Dynamics of systems with varying number of particles: from Liouville equations to general master equations for open systems

TL;DR

The paper addresses modeling open systems with fluctuating particle numbers by deriving a unifying master equation that encompasses Liouville-like open-system reductions and reaction-diffusion master equations. It introduces a density-based hierarchy $f=(f_0,f_1,\dots)$ evolving under a transport operator $\mathcal{A}_n$ and a coupling operator $\mathcal{Q}_n$, unifying multiple prior approaches under a single mathematical framework.
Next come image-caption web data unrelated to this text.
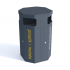 Dot Waste Segregation Station 4 x 70 L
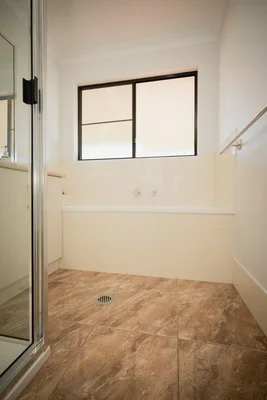 Additional image 14 of 446 Bassett Lane, Roma QLD 4455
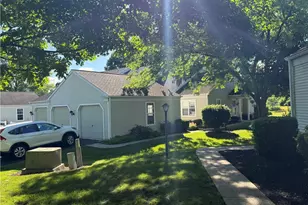 1808 Wexford Rd, Other, PA 17078 - Photo 4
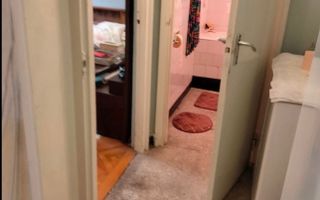 Apartament pentru investitie, zona Plopilor Vechi - Poză 4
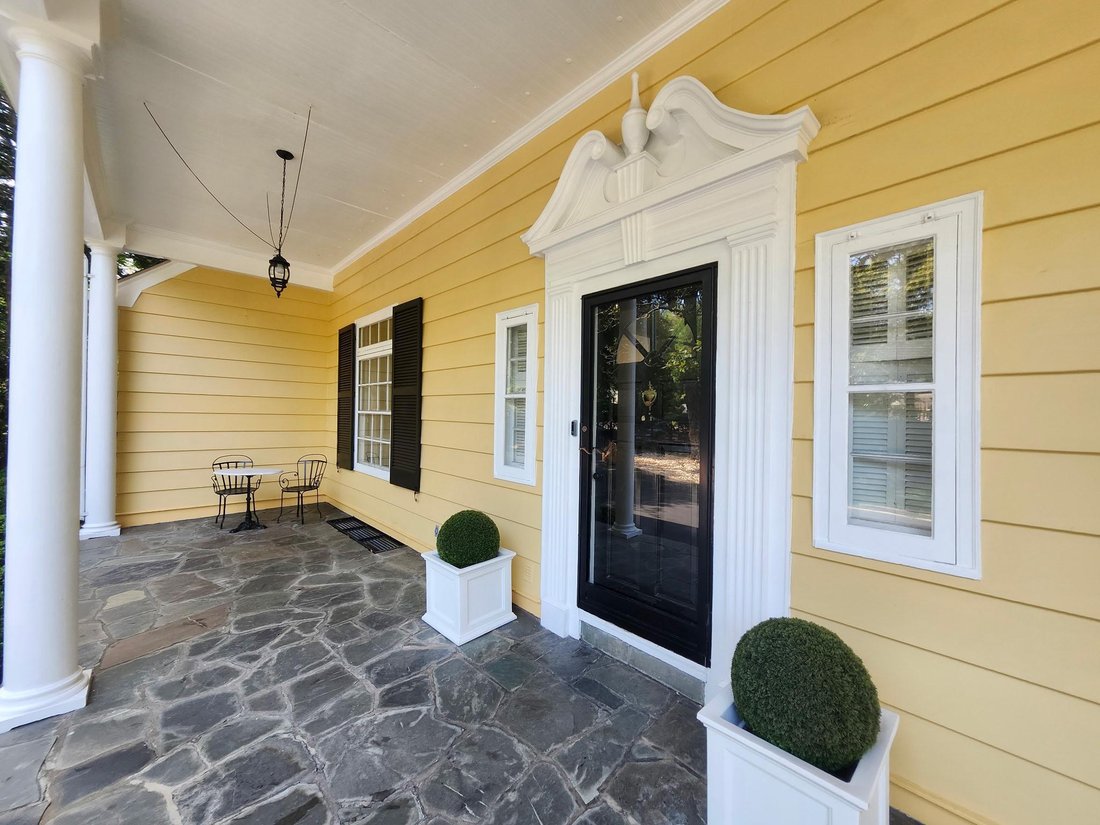 House in Chevy Chase, Maryland, United States 5 - 18762566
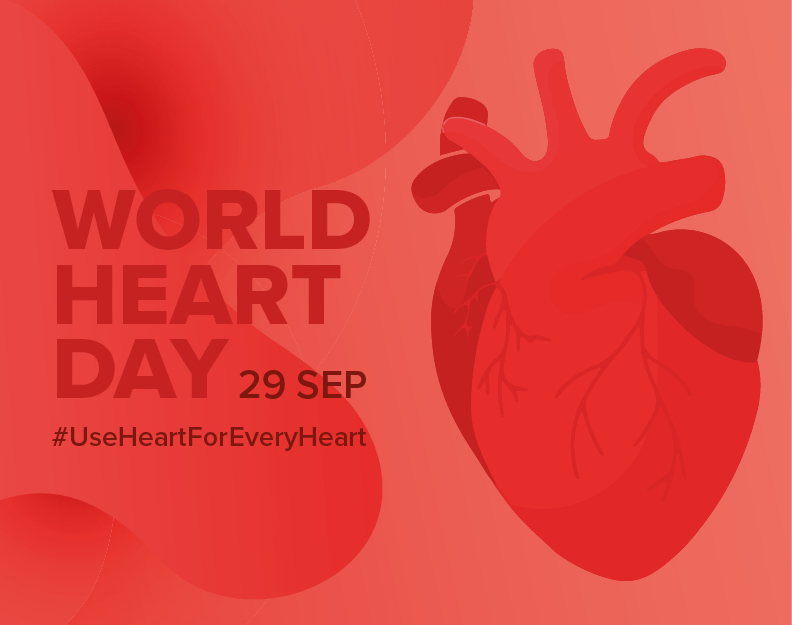 3B_Scientific_22-08_Banner_WorldHeartDay_OVERVIEWSMALL1.jpg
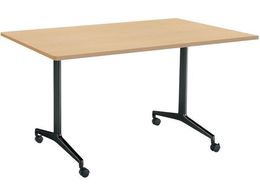 �R�N�� JUTO W1500�~D900 �ۊp �I�[�N T�����r �L���X�^�[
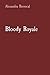 Seller image for Bloody Royale [Soft Cover ] for sale by booksXpress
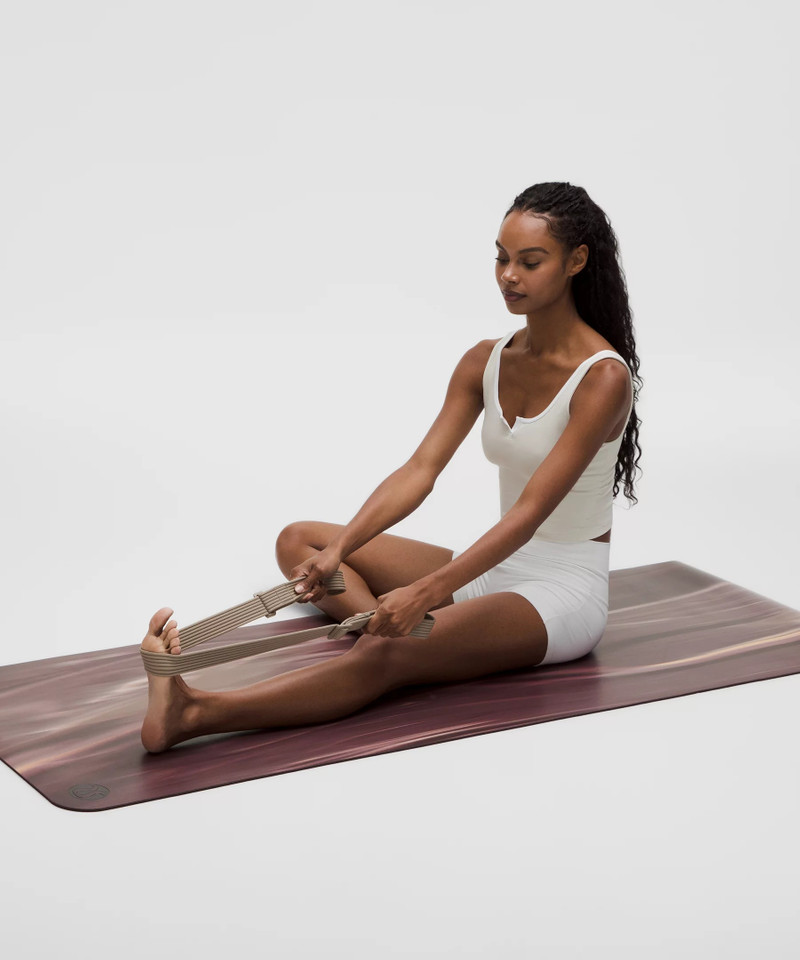 3-in-1 Gym Duffle Bag 30L 10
Through detailed sections on Liouville open systems, the Bergman-Lebowitz formulation, and the chemical-diffusion master equation (CDME) with Langevin generalizations, it demonstrates how each existing model is a special case of the general structure and discusses numerical and multiscale implications. The work thus provides a rigorous, versatile foundation for simulating and analyzing complex systems across scales, from molecular to social dynamics, with potential extensions to quantum and data-driven settings. The framework offers practical guidance for consistent reservoir modeling, multiscale coupling, and cross-domain applications where particle number varies in time.

Abstract

A varying number of particles is one of the most relevant characteristics of systems of interest in nature and technology, ranging from the exchange of energy and matter with the surrounding environment to the change of particle number through internal dynamics such as reactions. The physico-mathematical modeling of these systems is extremely challenging, with the major difficulty being the time dependence of the number of degrees of freedom and the additional constraint that the increment or reduction of the number and species of particles must not violate basic physical laws. Theoretical models, in such a case, represent the key tool for the design of computational strategies for numerical studies that deliver trustful results. In this manuscript, we review complementary physico-mathematical approaches of varying number of particles inspired by rather different specific numerical goals. As a result of the analysis on the underlying common structure of these models, we propose a unifying master equation for general dynamical systems with varying number of particles. This equation embeds all the previous models and can potentially model a much larger range of complex systems, ranging from molecular to social agent-based dynamics.

Figures (3)

• Figure 1: Graphical representation of the open system and associated formalism. The open system $\Omega$, with its boundary surface $\partial\Omega$, is defined as a subsystem of $U$ with $n$ particles. The reservoir is defined as a large system, $U\backslash\Omega=\Omega_{c}$, with $N-n$ particles, since $U$ contains $N$ particles. The $n$ dimensional domain of the phase-space of particles in $\Omega$ is defined as $S^{n}=\mathbb{R}^{3n}\times \Omega^{n}$ while the $N-n$ dimensional domain of the phase-space of particles in $\Omega_{c}$ is defined as $S_{c}^{N-n}=\mathbb{R}^{3(N-n)}\times \Omega^{(n-N)}$. This figure is adapted from Fig.1 of jpa.
• Figure 2: Illustration of particle-based models. a. Change of resolution from molecular to particle resolution, where each molecule is considered as one bead. b. A particle-based reaction-diffusion process for $A+A\rightarrow A$, where $\lambda(y,x_1,x_2)$ is the position dependent rate function. Figure (a) is adapted from Fig.1(a) of jcpor.
• Figure 3: Phase space for a general reaction-diffusion process involving one chemical species. The space $\mathbb{X}$ represents the phase space of one particle $A$ (e.g. $\mathbb{R}^3$), and the distributions described by the chemical diffusion master equation reside in this phase space. Figure adapted from Fig.1(a) of del2024open.